The injuries wouldn’t have been a problem in and of themselves, except that her ability to control the Force seemed to be degrading, as if her brain, at eight, wasn’t capable of maintaining the discipline it would be trained to in the future. Or maybe, she thought now, as she huddled in the furthest corner of the cage from the door, I’m just losing it. Maybe I’m not even capable of wielding it any more. It was a thread of anxiety, but it was just a thread in a larger fabric, in the mass of fear that had slowly descended over her, that had built along with what she could sense of her father’s darkness, with her inability to help Ariel, with the whispers she heard from the shadows, and the things that the others used to say when they would climb into the train car to rattle the bars of her cage, call to her like she really was some kind of animal. “Getting ready for the public,” they’d called it, and they’d told her she was as feral as they’d dressed her, they’d told her she wasn’t any better than a wolf, and that she was a danger. They hadn’t been back in a long time, she’d thought she heard them coming a few times, but there were always scuffles outside the door, laughs and yelps of pain that might have sounded familiar, and then nothing. She should have cared more about that, but this body got tired so quickly and she was hurt and frustrated and scared, more scared than she had been in a long time, since the last time she’d been this age, and it was all she could do not to slide into that fear and let it envelop her, let it turn into anger, then hate, and then turn her into what she’d always been anyway, what she was always going to…
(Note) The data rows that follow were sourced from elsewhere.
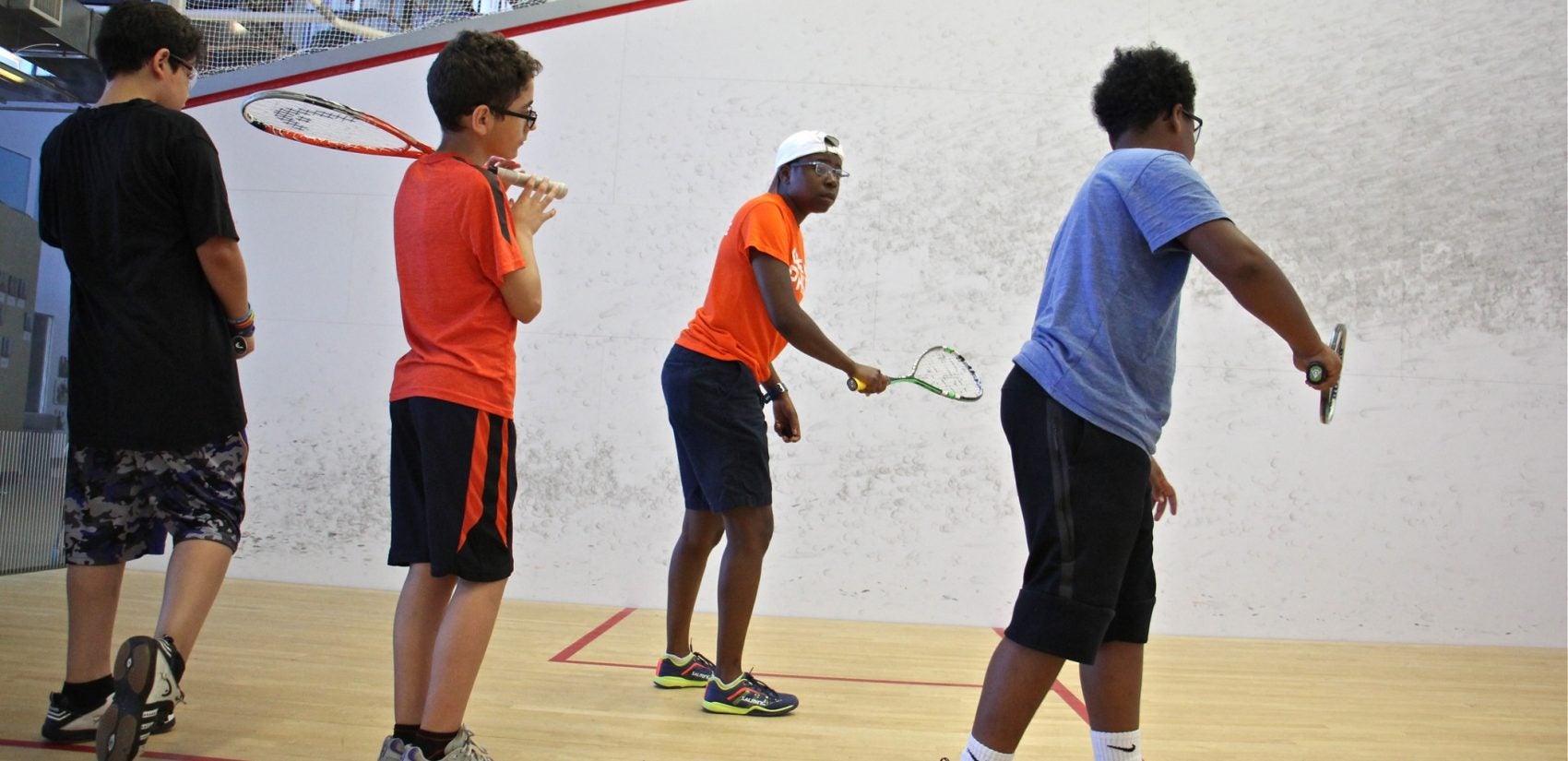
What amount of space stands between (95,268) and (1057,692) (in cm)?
195

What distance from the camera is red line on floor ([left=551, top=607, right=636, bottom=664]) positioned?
8.84 feet

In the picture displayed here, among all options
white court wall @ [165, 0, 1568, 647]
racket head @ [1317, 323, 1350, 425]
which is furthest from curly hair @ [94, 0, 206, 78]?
white court wall @ [165, 0, 1568, 647]

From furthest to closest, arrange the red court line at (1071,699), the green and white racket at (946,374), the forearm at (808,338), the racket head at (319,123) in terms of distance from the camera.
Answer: the green and white racket at (946,374) → the red court line at (1071,699) → the forearm at (808,338) → the racket head at (319,123)

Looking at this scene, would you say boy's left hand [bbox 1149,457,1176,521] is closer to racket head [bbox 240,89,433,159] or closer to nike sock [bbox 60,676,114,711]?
racket head [bbox 240,89,433,159]

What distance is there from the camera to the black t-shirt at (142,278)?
5.32 feet

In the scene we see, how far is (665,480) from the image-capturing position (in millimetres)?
3859

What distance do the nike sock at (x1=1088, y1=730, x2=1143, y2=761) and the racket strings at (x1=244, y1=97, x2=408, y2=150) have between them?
119 centimetres

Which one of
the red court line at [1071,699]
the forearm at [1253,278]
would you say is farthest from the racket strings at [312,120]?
the red court line at [1071,699]

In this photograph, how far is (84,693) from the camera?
5.50 feet

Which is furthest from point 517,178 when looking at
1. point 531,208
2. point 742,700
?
point 742,700

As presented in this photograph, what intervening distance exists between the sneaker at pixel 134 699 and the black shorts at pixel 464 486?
31 cm

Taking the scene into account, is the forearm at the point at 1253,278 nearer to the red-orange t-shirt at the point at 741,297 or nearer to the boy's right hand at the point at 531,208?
the boy's right hand at the point at 531,208

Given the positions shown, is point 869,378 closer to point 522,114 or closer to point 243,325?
point 522,114

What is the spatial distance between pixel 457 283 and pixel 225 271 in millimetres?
459
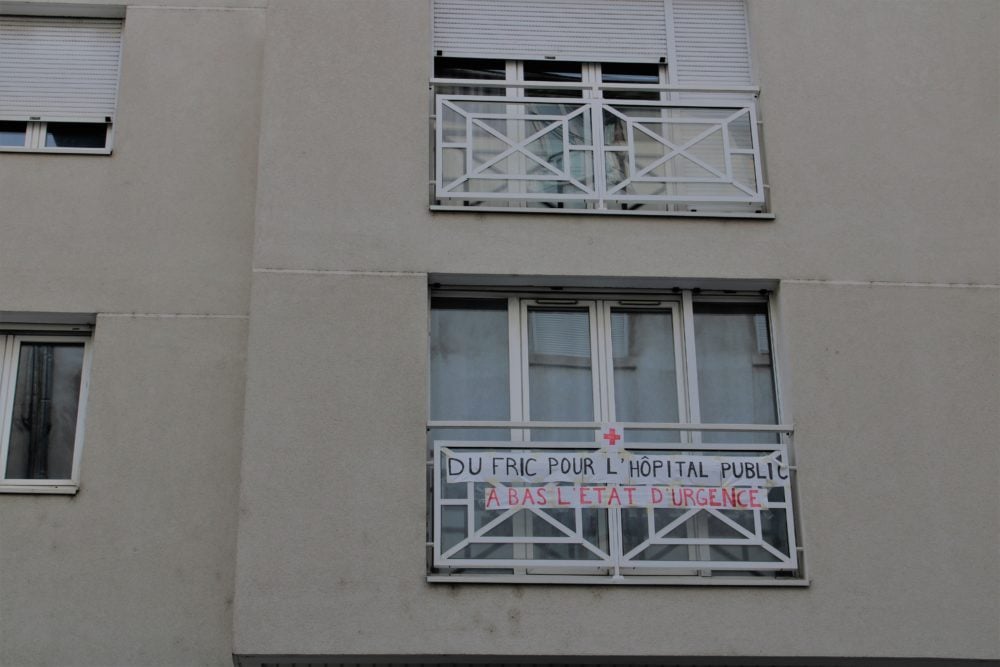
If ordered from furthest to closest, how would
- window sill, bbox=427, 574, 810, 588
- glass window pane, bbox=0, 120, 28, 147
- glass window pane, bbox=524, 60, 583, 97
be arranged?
glass window pane, bbox=524, 60, 583, 97, glass window pane, bbox=0, 120, 28, 147, window sill, bbox=427, 574, 810, 588

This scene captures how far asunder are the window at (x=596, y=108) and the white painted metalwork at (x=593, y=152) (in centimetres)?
1

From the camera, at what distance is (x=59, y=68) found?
9195mm

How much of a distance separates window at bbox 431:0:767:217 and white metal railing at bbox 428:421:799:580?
5.43 feet

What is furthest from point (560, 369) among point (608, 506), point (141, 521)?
point (141, 521)

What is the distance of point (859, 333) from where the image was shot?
27.0ft

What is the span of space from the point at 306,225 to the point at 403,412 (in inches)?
56.6

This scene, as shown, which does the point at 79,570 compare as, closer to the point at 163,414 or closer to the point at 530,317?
the point at 163,414

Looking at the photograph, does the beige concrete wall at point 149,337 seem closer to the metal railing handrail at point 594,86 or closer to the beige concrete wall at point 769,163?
the beige concrete wall at point 769,163

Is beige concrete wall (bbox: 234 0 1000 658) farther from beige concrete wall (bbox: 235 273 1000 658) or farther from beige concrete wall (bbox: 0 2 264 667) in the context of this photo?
beige concrete wall (bbox: 0 2 264 667)

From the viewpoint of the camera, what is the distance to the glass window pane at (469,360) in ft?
27.3

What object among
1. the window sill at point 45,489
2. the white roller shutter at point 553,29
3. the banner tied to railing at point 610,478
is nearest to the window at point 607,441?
the banner tied to railing at point 610,478

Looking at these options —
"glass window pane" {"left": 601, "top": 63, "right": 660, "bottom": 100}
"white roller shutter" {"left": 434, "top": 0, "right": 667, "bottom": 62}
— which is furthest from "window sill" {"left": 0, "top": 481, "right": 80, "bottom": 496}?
"glass window pane" {"left": 601, "top": 63, "right": 660, "bottom": 100}

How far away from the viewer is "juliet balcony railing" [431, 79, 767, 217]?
8562 millimetres

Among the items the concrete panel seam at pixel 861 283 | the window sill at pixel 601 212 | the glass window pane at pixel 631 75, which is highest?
the glass window pane at pixel 631 75
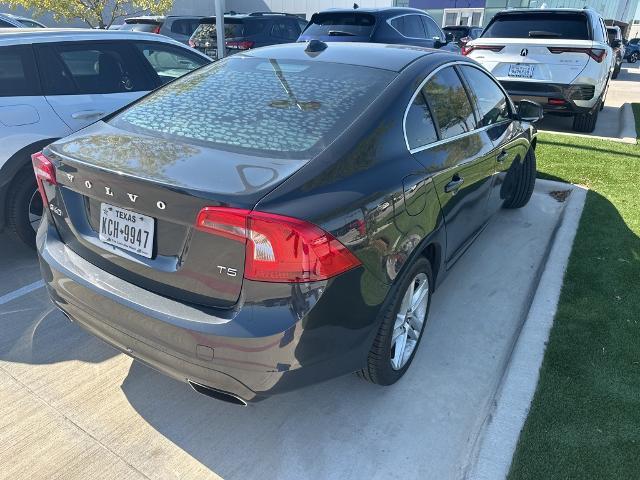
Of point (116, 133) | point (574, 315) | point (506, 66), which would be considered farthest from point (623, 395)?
point (506, 66)

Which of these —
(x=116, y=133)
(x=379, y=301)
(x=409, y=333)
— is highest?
(x=116, y=133)

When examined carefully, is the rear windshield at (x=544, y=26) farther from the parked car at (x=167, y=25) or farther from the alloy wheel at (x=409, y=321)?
the parked car at (x=167, y=25)

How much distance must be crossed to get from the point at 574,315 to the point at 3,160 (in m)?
3.97

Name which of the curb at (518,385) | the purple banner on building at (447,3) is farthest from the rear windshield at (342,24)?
the purple banner on building at (447,3)

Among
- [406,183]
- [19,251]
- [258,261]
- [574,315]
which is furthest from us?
[19,251]

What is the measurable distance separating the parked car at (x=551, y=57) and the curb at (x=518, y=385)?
4551 millimetres

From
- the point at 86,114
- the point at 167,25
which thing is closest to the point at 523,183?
the point at 86,114

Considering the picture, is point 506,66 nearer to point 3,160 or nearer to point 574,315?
point 574,315

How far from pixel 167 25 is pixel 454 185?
15.1 metres

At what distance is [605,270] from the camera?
12.7ft

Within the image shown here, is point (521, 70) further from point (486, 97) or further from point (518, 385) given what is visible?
point (518, 385)

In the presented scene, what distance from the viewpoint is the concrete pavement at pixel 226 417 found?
7.45ft

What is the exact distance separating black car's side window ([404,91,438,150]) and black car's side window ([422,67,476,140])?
81 mm

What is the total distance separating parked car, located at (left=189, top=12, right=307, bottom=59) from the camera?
1287 cm
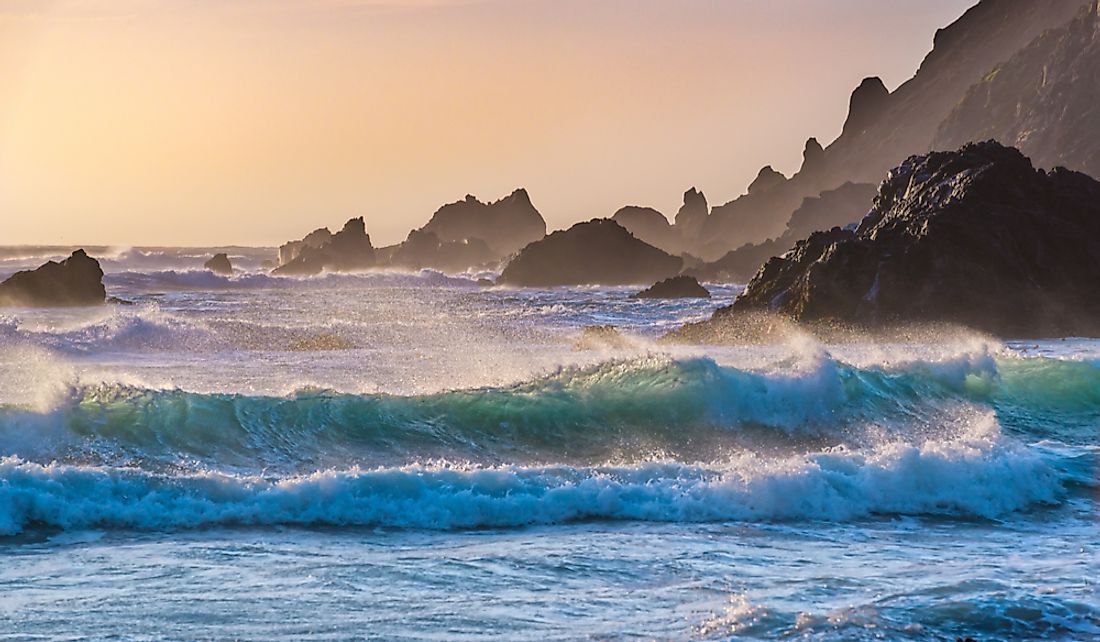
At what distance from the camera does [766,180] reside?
171m

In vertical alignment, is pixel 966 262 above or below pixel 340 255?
below

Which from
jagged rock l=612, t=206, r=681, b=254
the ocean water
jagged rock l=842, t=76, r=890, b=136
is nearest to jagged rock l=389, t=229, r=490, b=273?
jagged rock l=612, t=206, r=681, b=254

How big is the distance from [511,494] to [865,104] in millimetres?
161173

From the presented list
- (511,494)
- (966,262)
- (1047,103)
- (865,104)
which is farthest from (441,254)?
(511,494)

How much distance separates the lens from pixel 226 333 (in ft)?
129

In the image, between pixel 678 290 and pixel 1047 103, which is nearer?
pixel 678 290

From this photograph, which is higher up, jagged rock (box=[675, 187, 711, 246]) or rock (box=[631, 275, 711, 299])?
jagged rock (box=[675, 187, 711, 246])

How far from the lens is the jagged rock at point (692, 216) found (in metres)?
170

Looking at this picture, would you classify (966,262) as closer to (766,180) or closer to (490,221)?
(490,221)

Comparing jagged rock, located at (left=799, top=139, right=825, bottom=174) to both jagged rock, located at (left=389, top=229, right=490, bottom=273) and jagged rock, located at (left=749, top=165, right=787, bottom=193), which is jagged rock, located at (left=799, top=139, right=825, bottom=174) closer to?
jagged rock, located at (left=749, top=165, right=787, bottom=193)

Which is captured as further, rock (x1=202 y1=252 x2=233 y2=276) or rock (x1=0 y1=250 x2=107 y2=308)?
rock (x1=202 y1=252 x2=233 y2=276)

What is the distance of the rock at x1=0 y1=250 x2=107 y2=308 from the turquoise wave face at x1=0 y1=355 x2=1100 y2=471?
37.8 metres

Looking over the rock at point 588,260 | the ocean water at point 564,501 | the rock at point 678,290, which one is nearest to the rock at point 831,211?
the rock at point 588,260

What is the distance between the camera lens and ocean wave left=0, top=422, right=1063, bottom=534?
13367 mm
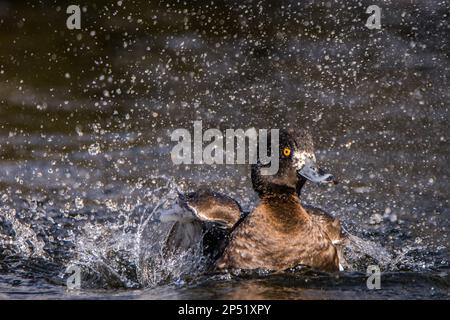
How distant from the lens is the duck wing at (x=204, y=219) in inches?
221

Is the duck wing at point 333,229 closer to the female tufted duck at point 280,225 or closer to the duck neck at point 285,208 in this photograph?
the female tufted duck at point 280,225

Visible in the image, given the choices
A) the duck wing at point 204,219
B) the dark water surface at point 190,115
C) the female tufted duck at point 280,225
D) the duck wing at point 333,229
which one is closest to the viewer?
the female tufted duck at point 280,225

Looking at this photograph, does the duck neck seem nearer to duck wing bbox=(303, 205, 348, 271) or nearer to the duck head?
the duck head

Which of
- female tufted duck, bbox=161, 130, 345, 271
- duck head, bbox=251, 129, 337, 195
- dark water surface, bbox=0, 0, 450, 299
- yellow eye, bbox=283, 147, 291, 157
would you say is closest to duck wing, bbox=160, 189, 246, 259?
female tufted duck, bbox=161, 130, 345, 271

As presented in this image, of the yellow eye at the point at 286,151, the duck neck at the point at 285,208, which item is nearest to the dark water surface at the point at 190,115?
the duck neck at the point at 285,208

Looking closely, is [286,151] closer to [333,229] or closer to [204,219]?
[204,219]

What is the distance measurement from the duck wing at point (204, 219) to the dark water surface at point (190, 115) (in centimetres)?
18

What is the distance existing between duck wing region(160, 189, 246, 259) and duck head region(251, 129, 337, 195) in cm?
34

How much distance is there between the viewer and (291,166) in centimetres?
543

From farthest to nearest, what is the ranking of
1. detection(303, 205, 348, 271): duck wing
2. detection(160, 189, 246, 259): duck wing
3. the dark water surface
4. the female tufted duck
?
1. the dark water surface
2. detection(303, 205, 348, 271): duck wing
3. detection(160, 189, 246, 259): duck wing
4. the female tufted duck

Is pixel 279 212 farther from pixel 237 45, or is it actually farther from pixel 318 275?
pixel 237 45

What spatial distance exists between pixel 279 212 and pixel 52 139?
360 cm

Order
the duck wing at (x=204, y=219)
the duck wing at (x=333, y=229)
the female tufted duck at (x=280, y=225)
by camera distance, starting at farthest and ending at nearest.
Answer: the duck wing at (x=333, y=229) < the duck wing at (x=204, y=219) < the female tufted duck at (x=280, y=225)

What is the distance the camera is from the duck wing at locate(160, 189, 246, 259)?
18.4 ft
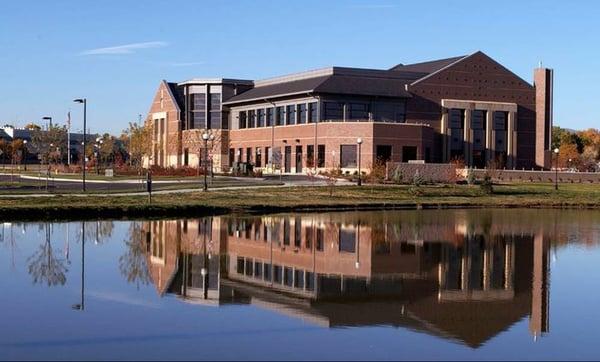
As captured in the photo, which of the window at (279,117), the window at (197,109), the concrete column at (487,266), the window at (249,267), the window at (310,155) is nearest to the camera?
the concrete column at (487,266)

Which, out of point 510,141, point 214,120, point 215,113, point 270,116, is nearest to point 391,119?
point 510,141

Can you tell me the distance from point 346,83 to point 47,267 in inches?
2503

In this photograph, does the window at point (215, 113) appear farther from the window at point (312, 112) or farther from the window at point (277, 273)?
the window at point (277, 273)

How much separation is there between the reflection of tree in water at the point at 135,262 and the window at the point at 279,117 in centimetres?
5913

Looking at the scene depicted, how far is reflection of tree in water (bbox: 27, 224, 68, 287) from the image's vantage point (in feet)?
61.2

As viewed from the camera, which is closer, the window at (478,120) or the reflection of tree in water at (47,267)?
the reflection of tree in water at (47,267)

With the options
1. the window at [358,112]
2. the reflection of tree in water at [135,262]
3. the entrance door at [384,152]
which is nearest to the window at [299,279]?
the reflection of tree in water at [135,262]

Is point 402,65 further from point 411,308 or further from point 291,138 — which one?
point 411,308

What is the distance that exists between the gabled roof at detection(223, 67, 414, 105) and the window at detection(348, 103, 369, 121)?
5.13ft

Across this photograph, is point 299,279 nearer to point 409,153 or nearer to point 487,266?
point 487,266

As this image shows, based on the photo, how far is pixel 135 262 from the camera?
21812mm

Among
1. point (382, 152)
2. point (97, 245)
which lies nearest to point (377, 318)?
point (97, 245)

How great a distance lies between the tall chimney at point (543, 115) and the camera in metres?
89.8

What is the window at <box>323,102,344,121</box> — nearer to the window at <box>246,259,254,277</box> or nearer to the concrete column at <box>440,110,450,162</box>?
the concrete column at <box>440,110,450,162</box>
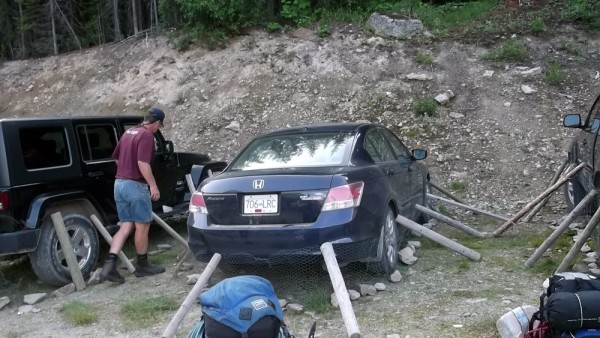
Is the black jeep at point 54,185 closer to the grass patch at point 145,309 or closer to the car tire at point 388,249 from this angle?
the grass patch at point 145,309

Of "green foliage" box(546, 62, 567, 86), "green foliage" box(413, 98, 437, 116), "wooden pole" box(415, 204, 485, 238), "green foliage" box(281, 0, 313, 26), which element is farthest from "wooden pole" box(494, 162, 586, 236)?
"green foliage" box(281, 0, 313, 26)

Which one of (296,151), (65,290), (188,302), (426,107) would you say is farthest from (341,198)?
(426,107)

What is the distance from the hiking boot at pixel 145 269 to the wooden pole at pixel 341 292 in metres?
2.55

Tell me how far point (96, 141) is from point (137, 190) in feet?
4.08

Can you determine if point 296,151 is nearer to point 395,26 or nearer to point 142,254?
point 142,254

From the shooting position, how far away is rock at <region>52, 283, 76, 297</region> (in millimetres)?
6266

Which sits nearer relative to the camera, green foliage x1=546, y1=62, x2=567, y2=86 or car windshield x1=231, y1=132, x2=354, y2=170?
car windshield x1=231, y1=132, x2=354, y2=170

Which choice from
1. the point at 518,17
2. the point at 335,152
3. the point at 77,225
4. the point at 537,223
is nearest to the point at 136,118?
the point at 77,225

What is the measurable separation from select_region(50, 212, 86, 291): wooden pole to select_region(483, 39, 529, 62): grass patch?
10.3m

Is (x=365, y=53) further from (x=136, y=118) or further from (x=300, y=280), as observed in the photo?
(x=300, y=280)

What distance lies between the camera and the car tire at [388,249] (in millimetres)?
5727

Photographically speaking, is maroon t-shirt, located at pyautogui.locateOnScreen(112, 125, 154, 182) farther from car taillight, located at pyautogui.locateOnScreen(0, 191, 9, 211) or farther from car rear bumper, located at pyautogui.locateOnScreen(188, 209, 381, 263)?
car rear bumper, located at pyautogui.locateOnScreen(188, 209, 381, 263)

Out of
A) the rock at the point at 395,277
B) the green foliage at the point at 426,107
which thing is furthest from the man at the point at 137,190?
the green foliage at the point at 426,107

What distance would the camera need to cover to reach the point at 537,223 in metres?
8.32
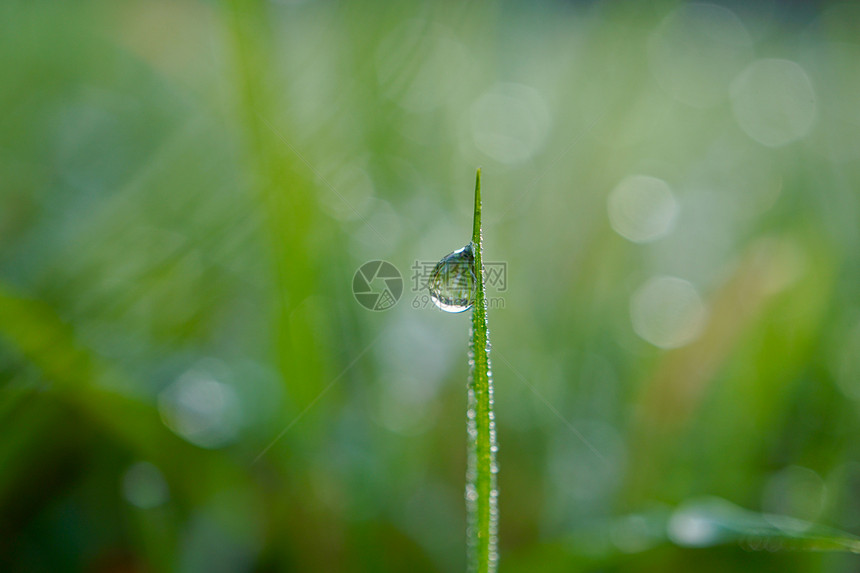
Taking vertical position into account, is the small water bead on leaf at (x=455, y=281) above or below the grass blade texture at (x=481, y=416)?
above

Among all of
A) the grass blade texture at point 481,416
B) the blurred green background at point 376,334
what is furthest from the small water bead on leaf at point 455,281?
the blurred green background at point 376,334

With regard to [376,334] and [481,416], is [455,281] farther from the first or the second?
[376,334]

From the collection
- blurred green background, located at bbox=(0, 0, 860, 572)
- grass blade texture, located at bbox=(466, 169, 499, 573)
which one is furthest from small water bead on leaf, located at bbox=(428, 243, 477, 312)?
blurred green background, located at bbox=(0, 0, 860, 572)

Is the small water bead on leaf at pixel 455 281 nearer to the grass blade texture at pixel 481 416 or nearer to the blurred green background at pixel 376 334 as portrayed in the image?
the grass blade texture at pixel 481 416

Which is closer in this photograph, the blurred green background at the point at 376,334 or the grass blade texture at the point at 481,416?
the grass blade texture at the point at 481,416

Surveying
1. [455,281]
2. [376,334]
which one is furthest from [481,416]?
[376,334]

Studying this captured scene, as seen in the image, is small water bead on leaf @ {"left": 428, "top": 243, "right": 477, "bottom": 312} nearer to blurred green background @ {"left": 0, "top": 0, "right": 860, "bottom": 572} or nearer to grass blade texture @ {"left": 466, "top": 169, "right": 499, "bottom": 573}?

The creak of the door to the train car sliding open cut her spiraling thoughts mercifully short, and Allana shifted so that she was sitting up and peered warily into the gloom.
“Hello?” she called tentatively, hoping it wasn’t her fellow attractions, back to their old games as randomly as they had left them. She thought she registered something familiar in the presence of whoever was entering the car, but she couldn’t be completely sure.